Варшава, Элохим! - стр. 21
– К чему ты это все? Отто подался чуть вперед:
– Психопат просто превзошел всех своих учителей, не более… Всему виной не этот маньяк, а та первобытная стихия, которая за ним стоит, – ей миллионы лет, а сам фюрер просто одна из глоток этого чудовища… Ты думаешь, что геноцид армян чем-то отличается от всего этого? Турки разве что примитивнее действовали… ума и средств не хватило дойти в том же деле до совершенства немецкой отточенности… до этой германской изощренности и педантичного блеска…
У девушки затекли ноги, и она пошевелилась, зашуршав одеждой. Архитектор поддержал ее за локоть, произнес срывающимся от простуды голосом:
– Это не немцы сделали, а люди, все мы, цивилизация, наше поганое нутро… Человек – самое паршивое и самое святое существо на свете…
Эва шмыгнула носом:
– Может, ты и прав.
Отто резко кивнул:
– Я даже не знаю, кто больший преступник: немцы или нежелающие принимать перед войной еврейских беженцев Великобритания? США? Бельгия? Австралия? Канада? Оградились квотами или вежливой болтовней… Все эти международные конференции, возвышенный треп и циничное разворачивание пароходов с напуганными детьми у своих границ гораздо страшнее концлагерей и газвагенов…
Девушка кивнула и приподняла полы укрывавшего их пальто: становилось невыносимо душно. Белая кожа Эвы вобрала в себя свет с улицы, что воровато щемился сквозь щели, лицо вспыхнуло, как лампа, обдав Отто румяным здоровьем. Отто знал, что медсестра во многом себе отказывает, отдавая людям большую часть продовольствия и средств, однако молодость брала свое, и, несмотря на скудное, урезанное питание, бойкая жизнь рвалась наружу через молочную нежную кожу и большие грустные глаза.

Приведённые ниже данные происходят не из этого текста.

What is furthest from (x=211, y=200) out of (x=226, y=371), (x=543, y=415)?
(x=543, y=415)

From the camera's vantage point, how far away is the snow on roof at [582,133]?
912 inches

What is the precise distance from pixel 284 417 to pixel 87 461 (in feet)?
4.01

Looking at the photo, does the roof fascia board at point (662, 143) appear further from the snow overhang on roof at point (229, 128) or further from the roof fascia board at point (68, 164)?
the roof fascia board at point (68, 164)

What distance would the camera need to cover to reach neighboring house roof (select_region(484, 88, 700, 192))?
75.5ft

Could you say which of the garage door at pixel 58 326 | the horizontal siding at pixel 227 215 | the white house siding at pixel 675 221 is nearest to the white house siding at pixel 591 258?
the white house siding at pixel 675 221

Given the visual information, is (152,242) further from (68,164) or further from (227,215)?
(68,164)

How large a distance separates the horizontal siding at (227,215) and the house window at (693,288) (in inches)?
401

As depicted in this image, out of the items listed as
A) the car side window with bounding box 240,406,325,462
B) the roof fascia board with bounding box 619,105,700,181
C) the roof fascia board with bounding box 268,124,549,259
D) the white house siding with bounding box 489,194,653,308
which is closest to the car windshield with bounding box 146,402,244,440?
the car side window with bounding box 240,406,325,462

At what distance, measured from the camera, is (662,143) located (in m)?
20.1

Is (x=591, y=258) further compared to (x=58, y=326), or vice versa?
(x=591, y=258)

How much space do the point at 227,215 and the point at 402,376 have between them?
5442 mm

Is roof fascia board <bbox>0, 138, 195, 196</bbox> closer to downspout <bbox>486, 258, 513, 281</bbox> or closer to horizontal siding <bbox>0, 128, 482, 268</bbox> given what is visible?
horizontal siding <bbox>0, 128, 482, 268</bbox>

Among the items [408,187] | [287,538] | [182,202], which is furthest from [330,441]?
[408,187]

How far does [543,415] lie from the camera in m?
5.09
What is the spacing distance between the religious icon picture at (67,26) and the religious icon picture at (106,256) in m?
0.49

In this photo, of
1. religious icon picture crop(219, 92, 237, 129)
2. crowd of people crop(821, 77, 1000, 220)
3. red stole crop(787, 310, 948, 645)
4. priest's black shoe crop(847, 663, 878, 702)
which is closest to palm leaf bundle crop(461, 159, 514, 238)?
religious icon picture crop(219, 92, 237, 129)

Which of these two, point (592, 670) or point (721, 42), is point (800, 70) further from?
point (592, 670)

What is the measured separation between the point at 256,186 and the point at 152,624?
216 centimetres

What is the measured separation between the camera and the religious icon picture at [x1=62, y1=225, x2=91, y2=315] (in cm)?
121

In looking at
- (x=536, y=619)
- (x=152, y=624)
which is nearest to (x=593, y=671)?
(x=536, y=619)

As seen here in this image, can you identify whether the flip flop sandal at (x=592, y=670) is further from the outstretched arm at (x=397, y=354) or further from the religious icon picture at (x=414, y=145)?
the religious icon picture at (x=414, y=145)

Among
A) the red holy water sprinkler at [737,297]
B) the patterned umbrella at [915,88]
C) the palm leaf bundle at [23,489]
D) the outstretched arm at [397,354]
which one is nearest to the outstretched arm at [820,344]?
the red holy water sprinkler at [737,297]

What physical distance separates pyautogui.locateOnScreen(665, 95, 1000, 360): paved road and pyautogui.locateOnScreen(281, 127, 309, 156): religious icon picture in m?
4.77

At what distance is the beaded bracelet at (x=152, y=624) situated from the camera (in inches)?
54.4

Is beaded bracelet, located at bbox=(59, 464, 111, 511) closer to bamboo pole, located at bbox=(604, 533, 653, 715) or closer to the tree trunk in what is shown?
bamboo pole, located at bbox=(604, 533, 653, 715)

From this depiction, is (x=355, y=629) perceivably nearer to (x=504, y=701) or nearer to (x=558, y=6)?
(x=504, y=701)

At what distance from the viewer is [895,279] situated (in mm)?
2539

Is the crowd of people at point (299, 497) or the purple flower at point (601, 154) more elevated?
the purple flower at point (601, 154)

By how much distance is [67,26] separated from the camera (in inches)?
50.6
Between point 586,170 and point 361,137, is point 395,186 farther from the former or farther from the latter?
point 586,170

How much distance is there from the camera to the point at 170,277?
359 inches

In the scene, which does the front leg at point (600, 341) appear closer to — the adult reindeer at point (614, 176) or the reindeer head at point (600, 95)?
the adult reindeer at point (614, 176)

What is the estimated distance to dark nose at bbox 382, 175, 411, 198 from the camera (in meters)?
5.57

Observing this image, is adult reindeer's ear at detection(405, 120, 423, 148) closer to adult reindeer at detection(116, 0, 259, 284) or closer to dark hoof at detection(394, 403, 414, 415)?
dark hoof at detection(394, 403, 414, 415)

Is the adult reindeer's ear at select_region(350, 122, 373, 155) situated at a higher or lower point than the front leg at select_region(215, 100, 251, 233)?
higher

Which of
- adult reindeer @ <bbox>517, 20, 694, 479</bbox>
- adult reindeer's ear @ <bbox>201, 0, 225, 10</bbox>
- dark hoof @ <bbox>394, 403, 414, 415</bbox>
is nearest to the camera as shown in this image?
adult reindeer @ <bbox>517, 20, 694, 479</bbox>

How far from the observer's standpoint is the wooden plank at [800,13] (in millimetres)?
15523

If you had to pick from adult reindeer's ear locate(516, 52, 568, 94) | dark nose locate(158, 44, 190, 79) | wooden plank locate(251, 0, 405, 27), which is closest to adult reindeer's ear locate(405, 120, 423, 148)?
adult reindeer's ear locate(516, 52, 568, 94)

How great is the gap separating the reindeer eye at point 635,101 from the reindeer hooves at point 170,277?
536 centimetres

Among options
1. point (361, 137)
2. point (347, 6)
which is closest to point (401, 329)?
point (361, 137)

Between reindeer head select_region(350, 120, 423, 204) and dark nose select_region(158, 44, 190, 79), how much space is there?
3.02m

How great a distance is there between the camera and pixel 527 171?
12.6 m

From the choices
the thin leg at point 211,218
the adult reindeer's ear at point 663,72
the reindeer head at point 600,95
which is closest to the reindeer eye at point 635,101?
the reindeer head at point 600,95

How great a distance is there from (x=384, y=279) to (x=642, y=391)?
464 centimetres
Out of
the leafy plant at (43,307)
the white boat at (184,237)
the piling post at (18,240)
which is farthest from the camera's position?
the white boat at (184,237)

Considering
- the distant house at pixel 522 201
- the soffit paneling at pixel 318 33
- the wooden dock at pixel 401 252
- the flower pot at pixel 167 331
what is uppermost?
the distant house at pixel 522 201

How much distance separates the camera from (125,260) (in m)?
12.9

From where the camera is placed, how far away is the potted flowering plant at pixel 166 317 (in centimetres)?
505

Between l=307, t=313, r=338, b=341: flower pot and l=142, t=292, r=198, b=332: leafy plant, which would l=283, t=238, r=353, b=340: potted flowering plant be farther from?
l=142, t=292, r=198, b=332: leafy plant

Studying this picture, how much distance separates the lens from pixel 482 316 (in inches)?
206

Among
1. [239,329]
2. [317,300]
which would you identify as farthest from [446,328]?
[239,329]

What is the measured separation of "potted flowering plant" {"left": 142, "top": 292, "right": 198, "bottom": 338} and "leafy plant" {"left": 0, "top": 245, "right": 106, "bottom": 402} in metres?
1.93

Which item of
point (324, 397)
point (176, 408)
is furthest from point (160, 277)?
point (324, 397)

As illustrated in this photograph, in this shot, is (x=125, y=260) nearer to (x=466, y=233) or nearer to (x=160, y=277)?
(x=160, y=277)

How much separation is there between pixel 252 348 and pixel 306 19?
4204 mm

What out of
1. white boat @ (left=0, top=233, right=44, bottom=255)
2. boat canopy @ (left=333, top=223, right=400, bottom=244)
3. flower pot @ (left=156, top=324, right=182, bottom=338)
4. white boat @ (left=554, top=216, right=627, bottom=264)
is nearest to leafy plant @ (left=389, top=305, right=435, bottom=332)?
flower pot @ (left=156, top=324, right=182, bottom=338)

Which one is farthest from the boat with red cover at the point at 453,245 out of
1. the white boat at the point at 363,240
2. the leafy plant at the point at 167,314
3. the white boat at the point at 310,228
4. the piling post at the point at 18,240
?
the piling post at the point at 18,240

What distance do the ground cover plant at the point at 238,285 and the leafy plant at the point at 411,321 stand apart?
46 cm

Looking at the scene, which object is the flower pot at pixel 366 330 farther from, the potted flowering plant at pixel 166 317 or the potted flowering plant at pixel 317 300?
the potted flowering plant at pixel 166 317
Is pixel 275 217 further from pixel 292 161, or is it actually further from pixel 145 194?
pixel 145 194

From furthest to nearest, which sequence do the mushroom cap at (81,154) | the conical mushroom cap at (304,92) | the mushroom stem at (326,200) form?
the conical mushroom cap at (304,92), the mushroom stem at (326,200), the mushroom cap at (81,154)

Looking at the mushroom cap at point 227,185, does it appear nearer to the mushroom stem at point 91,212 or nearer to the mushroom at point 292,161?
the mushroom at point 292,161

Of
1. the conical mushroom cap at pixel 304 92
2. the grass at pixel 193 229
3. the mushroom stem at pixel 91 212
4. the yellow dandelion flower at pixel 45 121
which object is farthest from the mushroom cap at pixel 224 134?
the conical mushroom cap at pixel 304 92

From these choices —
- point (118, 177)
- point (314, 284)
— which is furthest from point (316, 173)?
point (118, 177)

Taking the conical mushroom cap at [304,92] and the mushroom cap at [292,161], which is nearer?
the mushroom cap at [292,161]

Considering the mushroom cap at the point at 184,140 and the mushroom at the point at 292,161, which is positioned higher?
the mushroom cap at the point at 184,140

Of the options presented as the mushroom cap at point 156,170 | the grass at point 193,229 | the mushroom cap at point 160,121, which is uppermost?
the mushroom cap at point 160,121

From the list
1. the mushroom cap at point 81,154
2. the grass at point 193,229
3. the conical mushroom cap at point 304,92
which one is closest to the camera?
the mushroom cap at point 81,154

Эва была дочерью богатого польского крестьянина Томаша Новака, набожного католика и трудолюбивого хозяина, любившего землю с той трепетной нежностью, с какой обычно любят детей и животных. Глядя на этого полного, жизнерадостного человека, можно было представить, что он даже на пашню ступает как-то особенно осторожно, будто придерживает свой вес, опасаясь ранить жирные черные комья с проросшими сквозь них корнями трав. Он поглаживал поле бороной, точно детскую макушку ладонью.
Эва часто вспоминала большое деревянное распятие, висевшее в спальне над комодом, на котором стояла ваза с засохшими полевыми цветами. Мать нарвала их ко дню конфирмации дочери и решила сохранить. Когда девочка проваливалась в накрахмаленную пуховую перину, пропахшую гвоздикой, это распятие из ясеня, похожее на мачту корабля, отчетливо проступало сквозь темноту, внушая покой и чувство защищенности. В глазах Эвы оно словно скрепляло своими перекладинами, связывало, как узлом, весь домашний быт семьи Новак, держало на своих плечах весь их мир.